Thursday, November 29, 2012
In 1902 W. H. Councill, a colored Alabama teacher of an industrial school near Huntsville, writes to J. M. Falkner, the chief benefactor of the Confederate Home for Alabama, in which he makes a generous offer and some remarkable statements. The letter is as follows:
Dear Sir: In writing to you the other day in reference to the philanthropic work at Mountain Creek for the Confederate Veterans, I neglected to say that we should be proud to assist you in your laudable enterprise if you should desire us.
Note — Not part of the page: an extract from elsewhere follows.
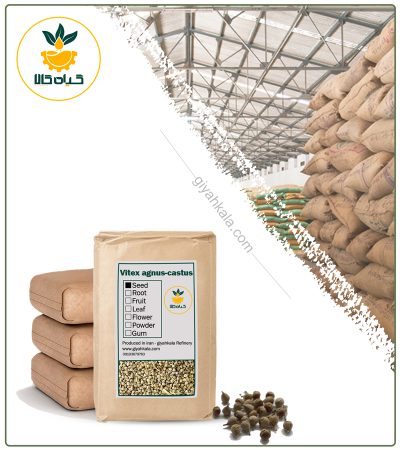 Bulk Dried Chaste Tree Seed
We can furnish you at any time ten or fifteen carpenters, painters, blacksmiths, and others who might be useful in building up your soldiers' home. We should be glad to work a week or ten days without money and without price. Our shoe department will be glad to furnish you with at least a dozen pairs of shoes a year for those grand old men who followed Lee's tattered banners down to Appomattox, leaving their bloody footprints over the snow covered hills of Virginia.
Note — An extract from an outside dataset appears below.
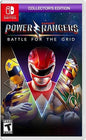 POWER RANGERS BATTLE FOR THE GRID COLLECTORS EDITION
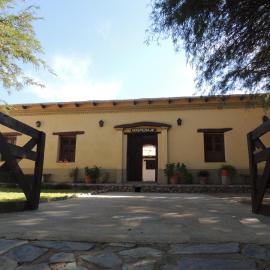 El Rancho de Manolo, hotel Molinosban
Although I came up from the other side of the flood and drank of the dregs of the cup of slavery, still I honor those gray haired veterans, and I feel that, when they pass away and when their old slaves have passed away, in a measure the power of the balance wheel of Southern society will be gone.
The propriety of this offer on my part may be called into question by those who do not measure slavery as I do. I feel that the slaves got more out of slavery than did their masters, in that the slaves were helped from the lowest state of barbarism to Christian citizenship of the greatest government the world ever knew.
Today, the grounds of Confederate Memorial Park serve as a fitting memorial to the old
soldiers and widows of soldiers who once lived there.